@JasperHabicht no, between auto translate and reading the code I can manage thanks:-) Looks interesting package,I hadn't noticed it before until @Skillmon used it for an answer
@DavidCarlisle It looks indeed interesting given the fact that you obviously set an offset of lines after which the figure should be placed or that it has this column function ... nice catch!
@JasperHabicht if you understand Chinese better than Google auto-translations you could try to contact the package author and provide a translated manual...
@Skillmon I already checked their GitHub repo. Seems that they use a dtx file, so the doc is essentially part of the package. Not sure how you would be able to localise? Make a copy, remove the code and keep the doc part?
@JasperHabicht you could just write a .tex file that has the same preamble as the documentation part of the .dtx and provide that one, no need to write a .dtx here. If you need/want help with it contact me (for the TeX parts, no idea of Chinese)
@JasperHabicht then add typesetfiles = {"*.dtx", "<your-translation-file>.tex"} to build.lua and l3build doc should typeset both, their original documentation and your translation.
@JasperHabicht the line offset is (if you didn't know) very typical for packages of that sort, even the plainTeX insbox has it (and that package is really small and doesn't try to be too smart, a reason why it often works if wrapfig fails, and until now was my goto-substitution if people asked me for wrapfig-fixes)
@JasperHabicht me neither, used it much in one document, that's about it. But I get questions regarding it semi-frequently (currently helping my little sister out, and she used it often enough).
Found a case in which wrapfig does a better job than wrapstuff (with a small hack to end its effects before it'd have done it itself inside of a list -- yup, I always have to hack my way through wrapfig; but wrapstuff doesn't apply the correct parshape after the first paragraph, not yet sure why, mayhaps another bugreport is on the way...)
@JasperHabicht An English version would be awesome! I can't help with translating, but if there are problems with the setup or anything, I'd be happy to try to help.
@samcarter_xmas_is_coming Translating only the manual part (without the implementation) is totally doable. I wonder whether it makes sense to translate the implementation part as well. This might change sooner or later, while the user macros might stay more or less stable.
@JasperHabicht I think for most people, just the manual part would be sufficient.
@JasperHabicht I think I've seen similar cases for some French packages. The full doc is available in French and a short version is translated into English.
@JasperHabicht If just doing the user-doc I would make a separate tex as @Skillmon suggested. But if you want to do the code comments as well I would keep them in the same file and not duplicate the code but have Chinese then English text above each code block
@samcarter_xmas_is_coming Then I‘ll just fork on GitHub and add the translation to the repo. If the package author is fine with it, it could be uploaded to CTAN later.
@DavidCarlisle Yes. The implementation part only contains a few annotations. It might be clear to people who want to read the full code anyways … I‘ll think about it and consult with the package author.

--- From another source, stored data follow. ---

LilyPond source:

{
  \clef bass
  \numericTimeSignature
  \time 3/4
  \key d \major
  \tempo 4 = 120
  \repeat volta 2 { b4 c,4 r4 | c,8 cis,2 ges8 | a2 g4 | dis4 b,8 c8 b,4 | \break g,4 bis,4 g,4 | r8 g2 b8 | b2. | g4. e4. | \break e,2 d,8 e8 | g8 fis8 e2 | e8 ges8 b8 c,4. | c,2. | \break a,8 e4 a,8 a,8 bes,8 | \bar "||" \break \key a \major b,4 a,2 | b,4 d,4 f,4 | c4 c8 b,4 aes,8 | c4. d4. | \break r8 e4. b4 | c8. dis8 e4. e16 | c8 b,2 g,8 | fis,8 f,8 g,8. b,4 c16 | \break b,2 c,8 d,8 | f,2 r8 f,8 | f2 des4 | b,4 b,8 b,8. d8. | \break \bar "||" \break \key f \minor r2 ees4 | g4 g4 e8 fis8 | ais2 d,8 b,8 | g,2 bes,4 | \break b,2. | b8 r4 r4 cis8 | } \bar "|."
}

@PauloCereda Do you know by chance whether there is an intended way of naming such additional translations (I mean the file name)? And about how to licence them?
@JasperHabicht I think if you use some language abbreviation, e.g. wrapstuff-en.pdf then texdoc can pick up the preferred version based on the users language settings ...
@samcarter_xmas_is_coming Translation ready for review by package owner ... probably not the most eloquent English ... a bit challenging to translate from a non-native language to another one =)
I just installed the MikTex updates (2022-11-25) and now even the simplest document will not compile:
\documentclass{article}
\usepackage{unicode-math}
\begin{document}
$a_b$
\end{document}
results in the following error:
! \textfont-1 is undefined (character 119887).
l.6 $a_b$
Somewhere...
@mickep I decided to do a full build so I won't have a usable system for a while. but this seems bad, why isn't the default behaviour to be compatible?
@DavidCarlisle could it be that the one who made the new fix is not a family user? I don't know. I am about amused that it seems to have ended up in miktex without(?) testing.
I have general question on tikz. Does it make difference in quality if I do the following: I have say 10 tikzpictures to make. I could make each one as STANDALONE style tex file and compile that to one pdf file. So at end, I'll have 10 pdf images files. In main document use \includegraphics to include each one as an image. VS. put all the tikzpicutes code in the main document (article style) and compile that all at once. In terms of quality, will it make difference which method to use?
@Nasser only if your standalone tikzpictures accidentally use a different font or fontsize than the document in which they should be included. If that's not the case the quality won't differ.
@DavidCarlisle it works (but not for the nicematrix question, that is something different I think). The main question is if miktex should revert to an older luatex or if it can take the next revision?
@JasperHabicht regarding your documentation translation: I think to really understand the column option you'll have to also translate the example text (or use \blindtext or something in English).